The Republican National Committee's report on how to recover from its 2012 election losses is out, and the product is a strange combination of the intriguing, the illuminating, the hypocritical, and the humorous.
Alas, it's dark humor for anyone who might have been looking to the Grand Old Party—which the report seeks to rebrand as the "Growth and Opportunity Party"—for leadership in returning America to full employment and robust economic growth.
My favorite passage in the report was the one that called for bipartisanship. "Campaign committee office buildings are deteriorating for both parties," the report declares, describing it as "an issue where Republicans and Democrats can come together to forge a reasonable solution" and "revive the important historical role of parties and candidates in our democracy." The proposed solution? "Republicans and Democrats should unite to seek an additional $32,400 allowance for building fund contributions that does not affect donor federal aggregate limits."

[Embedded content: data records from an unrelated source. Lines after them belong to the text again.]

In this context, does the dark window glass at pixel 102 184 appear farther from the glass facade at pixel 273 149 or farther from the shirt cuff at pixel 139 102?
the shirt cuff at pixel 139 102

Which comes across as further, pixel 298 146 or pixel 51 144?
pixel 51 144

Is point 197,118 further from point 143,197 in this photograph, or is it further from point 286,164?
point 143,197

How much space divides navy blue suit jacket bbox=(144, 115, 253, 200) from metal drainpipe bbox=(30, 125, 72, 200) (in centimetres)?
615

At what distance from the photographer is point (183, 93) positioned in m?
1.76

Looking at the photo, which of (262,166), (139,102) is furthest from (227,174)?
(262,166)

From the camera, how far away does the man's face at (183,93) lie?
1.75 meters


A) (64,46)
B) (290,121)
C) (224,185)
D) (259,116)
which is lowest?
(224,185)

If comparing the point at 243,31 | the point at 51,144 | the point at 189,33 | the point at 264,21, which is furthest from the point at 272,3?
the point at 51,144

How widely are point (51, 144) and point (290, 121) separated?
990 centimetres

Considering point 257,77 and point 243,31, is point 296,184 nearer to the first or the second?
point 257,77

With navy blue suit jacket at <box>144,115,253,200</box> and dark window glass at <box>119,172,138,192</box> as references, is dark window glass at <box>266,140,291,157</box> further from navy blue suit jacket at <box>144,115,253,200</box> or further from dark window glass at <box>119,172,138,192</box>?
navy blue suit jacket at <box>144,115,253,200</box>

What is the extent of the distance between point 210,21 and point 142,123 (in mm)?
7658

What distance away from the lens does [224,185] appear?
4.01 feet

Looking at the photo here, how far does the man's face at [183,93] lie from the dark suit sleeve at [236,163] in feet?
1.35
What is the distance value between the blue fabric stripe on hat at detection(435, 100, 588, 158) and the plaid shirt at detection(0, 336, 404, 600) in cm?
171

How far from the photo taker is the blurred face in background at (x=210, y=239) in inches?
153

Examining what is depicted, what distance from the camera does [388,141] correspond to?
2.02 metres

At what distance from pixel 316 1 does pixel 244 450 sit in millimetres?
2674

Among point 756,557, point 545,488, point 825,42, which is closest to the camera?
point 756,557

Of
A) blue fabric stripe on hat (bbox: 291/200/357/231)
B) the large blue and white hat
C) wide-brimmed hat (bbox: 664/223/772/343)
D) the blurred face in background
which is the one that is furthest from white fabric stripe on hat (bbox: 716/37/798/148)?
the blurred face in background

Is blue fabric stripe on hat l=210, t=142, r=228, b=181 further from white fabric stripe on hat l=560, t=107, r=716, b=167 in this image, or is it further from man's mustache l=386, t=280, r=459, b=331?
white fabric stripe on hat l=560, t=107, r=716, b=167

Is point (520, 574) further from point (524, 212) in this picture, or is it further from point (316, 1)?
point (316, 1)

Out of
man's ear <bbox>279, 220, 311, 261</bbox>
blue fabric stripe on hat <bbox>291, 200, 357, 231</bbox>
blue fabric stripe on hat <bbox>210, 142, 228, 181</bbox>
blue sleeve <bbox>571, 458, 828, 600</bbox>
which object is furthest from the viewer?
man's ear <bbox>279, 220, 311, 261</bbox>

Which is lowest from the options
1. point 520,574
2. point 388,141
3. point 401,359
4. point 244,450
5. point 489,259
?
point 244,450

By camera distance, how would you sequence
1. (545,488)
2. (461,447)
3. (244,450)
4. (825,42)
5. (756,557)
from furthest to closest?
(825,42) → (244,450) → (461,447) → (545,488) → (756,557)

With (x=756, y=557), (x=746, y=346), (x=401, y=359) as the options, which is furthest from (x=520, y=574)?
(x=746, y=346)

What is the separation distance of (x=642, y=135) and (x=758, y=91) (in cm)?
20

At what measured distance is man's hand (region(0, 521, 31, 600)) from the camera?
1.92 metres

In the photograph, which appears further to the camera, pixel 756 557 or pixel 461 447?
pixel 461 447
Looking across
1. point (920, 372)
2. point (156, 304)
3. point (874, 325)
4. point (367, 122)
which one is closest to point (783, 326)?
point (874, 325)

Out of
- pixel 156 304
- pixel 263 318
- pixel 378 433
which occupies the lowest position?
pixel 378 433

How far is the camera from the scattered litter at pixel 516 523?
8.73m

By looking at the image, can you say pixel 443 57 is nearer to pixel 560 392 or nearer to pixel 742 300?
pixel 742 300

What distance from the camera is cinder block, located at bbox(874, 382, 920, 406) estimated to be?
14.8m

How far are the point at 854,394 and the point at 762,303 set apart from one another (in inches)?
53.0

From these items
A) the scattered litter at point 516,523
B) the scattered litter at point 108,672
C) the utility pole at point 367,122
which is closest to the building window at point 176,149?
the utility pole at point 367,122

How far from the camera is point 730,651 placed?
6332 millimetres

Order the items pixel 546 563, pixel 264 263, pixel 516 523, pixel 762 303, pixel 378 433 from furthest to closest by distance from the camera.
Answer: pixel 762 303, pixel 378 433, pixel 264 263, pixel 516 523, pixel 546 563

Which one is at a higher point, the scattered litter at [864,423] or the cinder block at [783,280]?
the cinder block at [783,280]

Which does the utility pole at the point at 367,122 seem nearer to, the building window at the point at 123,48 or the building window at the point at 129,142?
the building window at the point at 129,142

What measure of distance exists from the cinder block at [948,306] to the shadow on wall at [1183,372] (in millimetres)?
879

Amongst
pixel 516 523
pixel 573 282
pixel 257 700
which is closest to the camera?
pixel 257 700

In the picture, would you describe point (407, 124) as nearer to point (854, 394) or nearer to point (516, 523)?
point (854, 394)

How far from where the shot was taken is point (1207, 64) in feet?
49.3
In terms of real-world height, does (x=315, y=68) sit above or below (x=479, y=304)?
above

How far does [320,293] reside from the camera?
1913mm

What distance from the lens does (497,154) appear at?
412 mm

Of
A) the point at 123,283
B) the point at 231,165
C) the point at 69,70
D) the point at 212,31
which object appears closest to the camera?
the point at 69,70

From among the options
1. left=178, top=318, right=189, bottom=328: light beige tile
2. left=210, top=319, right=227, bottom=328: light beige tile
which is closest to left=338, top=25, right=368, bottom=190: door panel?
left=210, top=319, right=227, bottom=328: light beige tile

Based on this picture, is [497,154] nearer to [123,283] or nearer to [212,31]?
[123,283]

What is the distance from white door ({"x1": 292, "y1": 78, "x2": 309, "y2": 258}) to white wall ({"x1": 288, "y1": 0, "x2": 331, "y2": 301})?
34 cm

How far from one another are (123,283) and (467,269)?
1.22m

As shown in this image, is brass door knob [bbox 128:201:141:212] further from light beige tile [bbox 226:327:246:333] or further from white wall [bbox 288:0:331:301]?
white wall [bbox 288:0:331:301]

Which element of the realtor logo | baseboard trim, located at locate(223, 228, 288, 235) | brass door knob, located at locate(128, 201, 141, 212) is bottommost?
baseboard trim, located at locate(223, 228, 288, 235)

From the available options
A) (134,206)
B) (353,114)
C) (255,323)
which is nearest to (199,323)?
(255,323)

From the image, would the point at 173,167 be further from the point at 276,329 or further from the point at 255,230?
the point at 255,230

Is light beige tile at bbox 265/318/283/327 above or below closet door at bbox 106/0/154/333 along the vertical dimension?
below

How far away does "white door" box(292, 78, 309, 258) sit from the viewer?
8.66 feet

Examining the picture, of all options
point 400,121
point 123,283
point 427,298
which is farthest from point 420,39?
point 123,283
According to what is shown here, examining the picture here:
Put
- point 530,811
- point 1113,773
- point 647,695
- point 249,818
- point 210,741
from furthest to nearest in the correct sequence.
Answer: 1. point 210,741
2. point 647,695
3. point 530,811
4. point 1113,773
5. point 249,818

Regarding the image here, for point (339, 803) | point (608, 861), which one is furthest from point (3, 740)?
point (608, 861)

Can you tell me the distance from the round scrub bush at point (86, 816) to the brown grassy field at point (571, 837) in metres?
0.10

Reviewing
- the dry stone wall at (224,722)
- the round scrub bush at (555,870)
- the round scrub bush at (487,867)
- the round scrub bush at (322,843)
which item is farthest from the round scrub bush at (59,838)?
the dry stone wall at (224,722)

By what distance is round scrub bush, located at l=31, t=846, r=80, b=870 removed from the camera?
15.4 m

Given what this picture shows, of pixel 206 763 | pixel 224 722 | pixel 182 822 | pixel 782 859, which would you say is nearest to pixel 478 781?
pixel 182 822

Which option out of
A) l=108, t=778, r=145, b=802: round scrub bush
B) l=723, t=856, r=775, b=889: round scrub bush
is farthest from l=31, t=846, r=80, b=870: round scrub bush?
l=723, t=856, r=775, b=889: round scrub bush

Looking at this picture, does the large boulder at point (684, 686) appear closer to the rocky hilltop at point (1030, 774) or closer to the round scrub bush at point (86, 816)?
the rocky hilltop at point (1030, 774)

How can you not laugh? The country is headed down the tubes, and all of a sudden the big priority for the politicians in Washington is changing the campaign finance laws to make it easier for the political parties to build fancier headquarters buildings for themselves? Come on. If one of the party's goals is attracting younger voters, let the Republican Party officials get a taste of working from laptops and cellphones at Starbucks. It might serve as a reality check.
Elsewhere in the report, the Republicans aren't shy about spotlighting what they see as unattractive contrasts. "We should speak out when a company liquidates itself and its executives receive bonuses but rank-and-file workers are left unemployed," the report says. "We should speak out when CEOs receive tens of millions of dollars in retirement packages but middle-class workers have not had a meaningful raise in years."
The phrase "speak out" there says volumes. It stops short of suggesting that the Republicans outlaw such practices, though the report doesn't hesitate to recommend legislative positions on other issues, such as immigration. Instead this seems to sound like another one where Republicans can "come together" with Democrats, this time to demonize business leaders.
If Republicans do feel moved to "speak out" on these issues they might observe that one reason corporate executives are receiving bonuses is because, in response to earlier "speaking out" over high executive pay, the 1993 Omnibus Budget Reconciliation Act limited the tax deductibility of executive pay of more than $1 million a year unless it was "performance-based." Why is it that middle-class workers have not had a meaningful raise? In part because the value of their wages has been eroded by inflation (in a country where the value of the dollar is delegated by the politicians to the Federal Reserve), and in part because the cost of their health insurance, which is part of their compensation, has escalated as the insurers comply with government mandates.
Those points aren't in the report, What is there, however, is a recommendation that, "as a serious priority, the field finance staff should assist state parties in establishing a plan to raise corporate money early in the cycle to relieve pressure later in the cycle of federal dollars."
So there it is, the biggest brains in the Republican Party convene and conduct 36,000 online surveys, more than 3,000 "group listening sessions," more than 50 focus groups, and more than 800 conference calls. And what they come up with is a 100-page plan to "speak out" about corporate CEO pay while at the same time making it "a serious priority" to "raise corporate money early in the cycle"?
As I said, it's dark humor.
The campaign speech section of the report is also not without its ironies. "Although the Supreme Court thankfully has restored the First Amendment rights of many organizations, the free speech rights of political parties and federal candidates remain smothered by McCain-Feingold," the report says, studiously ignoring the fact that this same McCain who did the smothering was, less than five years ago, the Republican Party's presidential nominee.
The Republican Party's touching concern for free speech does not, however, extend to debates among its party's primary candidates. "There have been too many debates," the report says. "The number of debates has become ridiculous….The number of debates should be reduced by roughly half to a still robust number of approximately 10 to 12." It goes so far as to recommend consideration of the possibility of penalizing candidates by docking them delegates at the convention if the candidates participate in too many debates.
I don't want to be too harsh. There are plenty of recommendations in the report that the Republicans will want to take seriously, among them the ideas to "establish a private archive and public website that does nothing but post inappropriate Democrat utterances," to move the Republican National Convention forward to June or July from August, to improve the use of technology and data analytics, and to engage the Republican governors in the work of strengthening the party's appeal to voters outside its traditional stronghold of older white men.
If the Republican Party has a future, it's going to be driven not from national committee headquarters, even one spruced up by newly legal $32,400 building fund contributions from the same CEOs whose pay the Republicans are supposed to feel newly liberated to denounce. There are some questions, after all, best answered not by a committee or by a conference call but by a candidate.